Augmented Reality with HTML5

Rick Rogers

Issue #203, March 2011

How far can HTML5 go when writing mobile applications?

In a previous Linux Journal article (“Developing Portable Mobile Web Applications”, September 2010, www.linuxjournal.com/article/10789), I looked at HTML5 and how it could be used to write applications for mobile phones. The techniques presented in that article work well for applications that use text, buttons, images, audio and even video, but what about cutting-edge applications that stretch the envelope of what mobile phones can do? In an effort to find out, I decided to implement a rather simple mobile augmented reality application, doing as much as I could in HTML5. This article explores the techniques for extending JavaScript capabilities to write applications that do more than is possible with standard HTML5.

Augmented Reality

Augmented reality (AR) is the name given to a class of applications that combines the unique capabilities of mobile phones to extend users' perceptions of their environments. Layar (www.layar.com) was one of the first AR applications, and it's still one of the more creative. Augmented reality overlays the current camera preview screen with additional information—you can see examples in this YouTube video: (www.youtube.com/watch?v=A6Le50-QN3o&feature=player_embedded). Figure 1 shows what Layar looks like when the “Starbucks” layer is loaded and the camera is pointed at a mall where there is a Starbucks coffee shop.

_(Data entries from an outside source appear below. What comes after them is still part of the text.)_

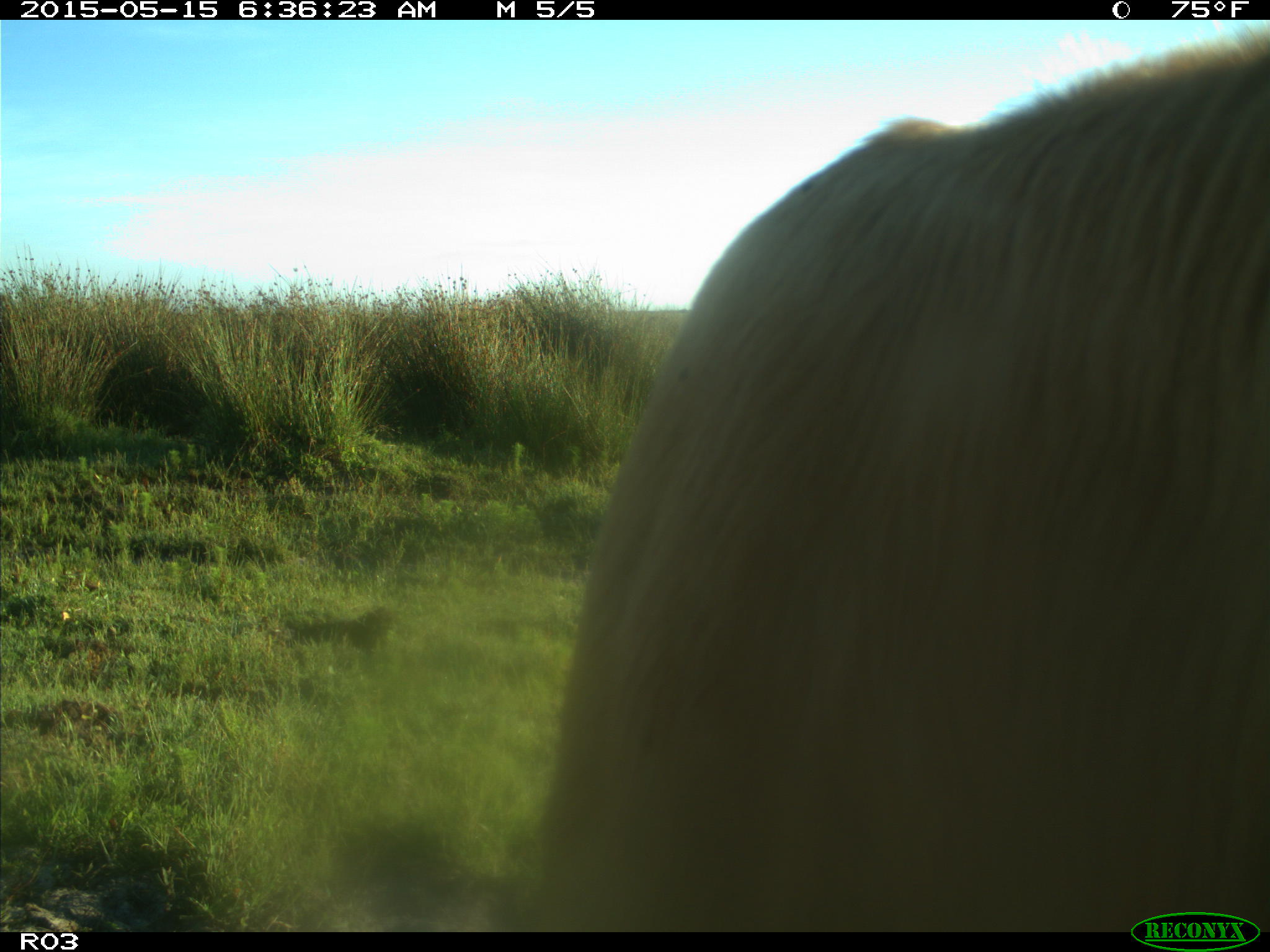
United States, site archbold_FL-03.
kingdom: Animalia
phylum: Chordata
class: Mammalia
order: Artiodactyla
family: Bovidae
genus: Bos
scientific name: Bos taurus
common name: domestic cow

Figure 1. Layar with the “Starbucks” Layer

This application makes use of a number of mobile phone features:

  • Camera preview.

  • Compass (direction the camera is pointed).

  • Location.

  • 2-D graphics (for the overlay).

  • Database capabilities.

Layar is a very advanced application, with many options to make it easy to use. Again, the essential nature of AR is that the user sees additional information superimposed on a camera preview.

HTML5 Extensions

How would you implement this kind of application using HTML5? For the sake of creating an example application, let's reduce AR to a simple case: show the current camera preview on the user's screen and superimpose the current compass direction on top of the preview. Let's also animate the compass card so it moves as the phone's camera pans around. In principle, the overlay could be anything, but a compass card is a start.

HTML5 has greatly extended the capabilities of HTML applications, but some things still are missing for this application:

  1. HTML5 doesn't include a compass API. You need a way to access the mobile phone's current compass direction and receive periodic updates as the direction changes. You could use the API in one of the Web app toolkits (such as PhoneGap or Titanium) for this, but let's create our own interface and demonstrate how you can access just about any Object from JavaScript.

  2. You need a live camera preview on the screen, and there isn't a camera API in HTML5. Extensions to HTML5, such as WAC (Wholesale Applications Community, public.wholesaleappcommunity.com), are defining APIs for camera preview, but there are no WAC mobile phones yet.

  3. In order to add your own HTML5 extensions to a mobile platform, you have to do some platform-specific code. That means you have to give up some portability, but let's accept the trade-off and focus on one platform, Android. Let's create the needed Dalvik/Java code to implement this simple AR application and take a look at how JavaScript can call Dalvik methods and vice versa.

The ARCompass Application

The application will be a hybrid Dalvik/HTML5 application. The HTML5 part will run in a browser. Android applications create an Internet browser view in one of two ways:

  1. Issue an Intent with the URL to open, and Android will resolve that Intent by opening the browser application and passing it the URL. When you exit the browser, control is returned to the calling application. This approach works fine for regular HTML5 applications, but it doesn't provide a way to add new interfaces to JavaScript.

  2. Inflate a WebView and pass it the URL. There is a lot more flexibility in the WebView compared to the browser application, including a public method, addJavascriptInterface (Object obj, String InterfaceName). This method lets you create your own JavaScript APIs for the scripts run by a WebView. Note that there is a bit of a security hole here—anything you make visible to JavaScript can be accessed by any JavaScript script run by this WebView, whether or not you wrote the script. You want to be sure the user can't navigate to random Web sites that might misuse your interface. In this case, let's include the HTML and JavaScript files in the application and not provide the user any chance to navigate away.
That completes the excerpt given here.